↓
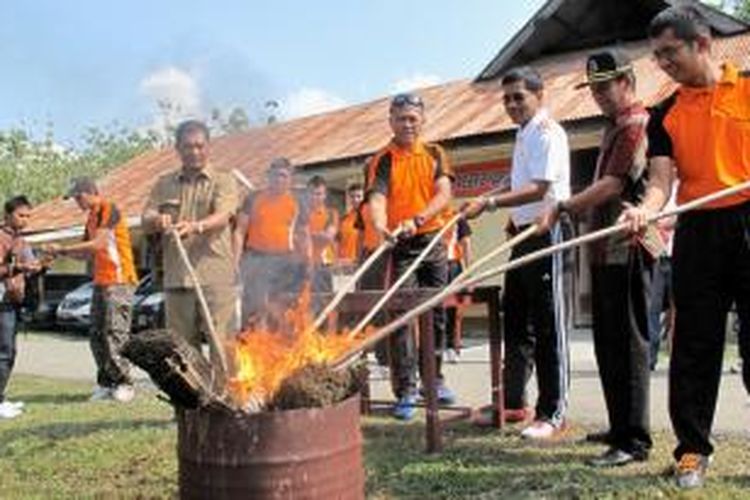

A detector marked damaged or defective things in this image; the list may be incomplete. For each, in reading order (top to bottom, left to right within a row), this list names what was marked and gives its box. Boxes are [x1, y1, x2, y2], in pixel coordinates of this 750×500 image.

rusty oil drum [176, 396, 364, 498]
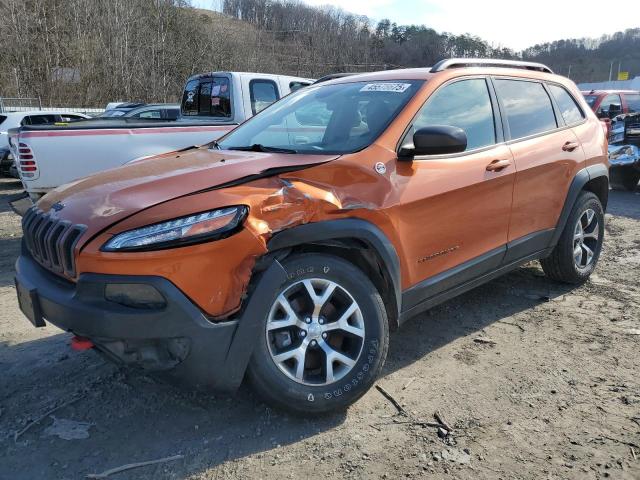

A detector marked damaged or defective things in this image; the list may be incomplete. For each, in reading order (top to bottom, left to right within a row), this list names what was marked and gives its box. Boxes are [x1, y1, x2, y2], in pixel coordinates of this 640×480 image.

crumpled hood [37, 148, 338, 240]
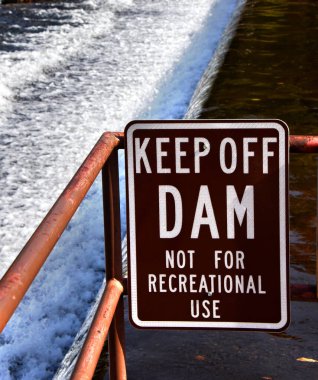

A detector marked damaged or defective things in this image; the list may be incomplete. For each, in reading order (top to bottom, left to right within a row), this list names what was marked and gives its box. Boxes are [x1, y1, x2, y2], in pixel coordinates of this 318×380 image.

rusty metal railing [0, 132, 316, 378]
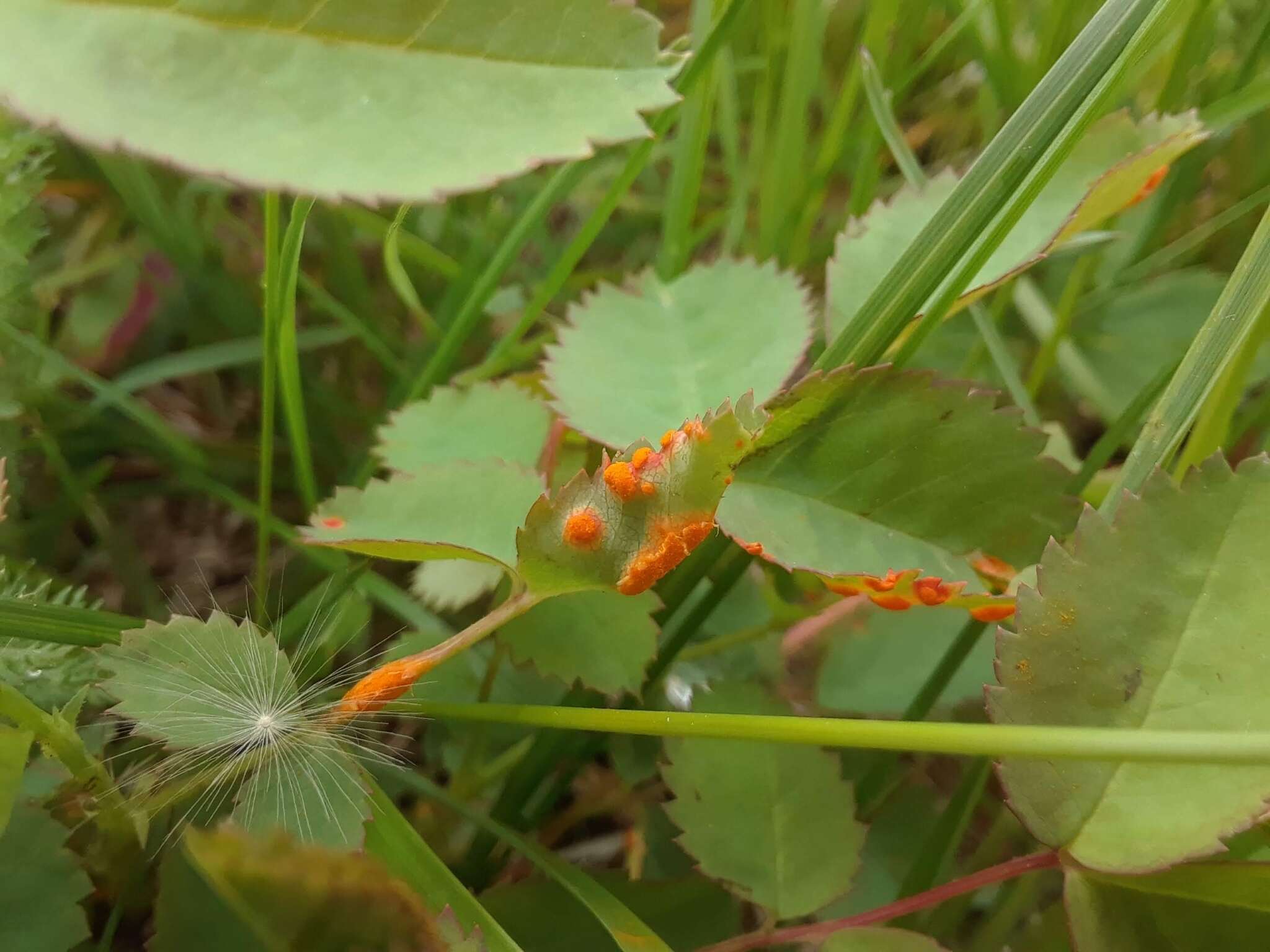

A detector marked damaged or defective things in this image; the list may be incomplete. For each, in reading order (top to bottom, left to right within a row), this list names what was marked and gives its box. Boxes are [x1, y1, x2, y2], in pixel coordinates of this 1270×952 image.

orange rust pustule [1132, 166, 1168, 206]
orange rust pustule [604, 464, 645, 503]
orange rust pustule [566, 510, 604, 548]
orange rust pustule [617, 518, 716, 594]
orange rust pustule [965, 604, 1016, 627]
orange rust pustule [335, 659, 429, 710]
↑
- _REQUIRED WORK_
Rewrite all of the material above, replacing each "detector" with "scanner" and keeping everything else unchanged. Omit the pictures.

- _FINAL ANSWER_
A scanner marked damaged or defective things in this image; the list may be incomplete. For each, in reading order (top to bottom, left to right within a row), this list names what was marked and gives its box. Boxes are [x1, y1, x2, y2], in pixel coordinates of this 750×500 image.

rusty oil drum [176, 396, 364, 498]

A scanner marked damaged or defective things in this image; the list may be incomplete. For each, in reading order (top to bottom, left to right within a row), this list names what was marked and gives its box. Boxes are [x1, y1, x2, y2], in pixel coordinates of this 640×480 image.

crumpled hood [37, 148, 338, 240]

A scanner marked damaged or defective things in this image; the list may be incomplete. For each, in reading order (top to bottom, left to right within a row), this list names what was marked and gives its box. Boxes are [x1, y1, x2, y2], in pixel coordinates of this 318×380 image.

rusty metal railing [0, 132, 316, 378]

A scanner marked damaged or defective things in this image; the list may be incomplete. For each, in reading order (top to bottom, left to right within a row), this list names what was marked and gives its box. Boxes are [x1, y1, x2, y2], in pixel coordinates of this 1270×952 image.

orange rust pustule [1132, 166, 1168, 206]
orange rust pustule [604, 464, 645, 503]
orange rust pustule [566, 510, 604, 548]
orange rust pustule [617, 518, 716, 594]
orange rust pustule [965, 604, 1016, 627]
orange rust pustule [335, 659, 429, 710]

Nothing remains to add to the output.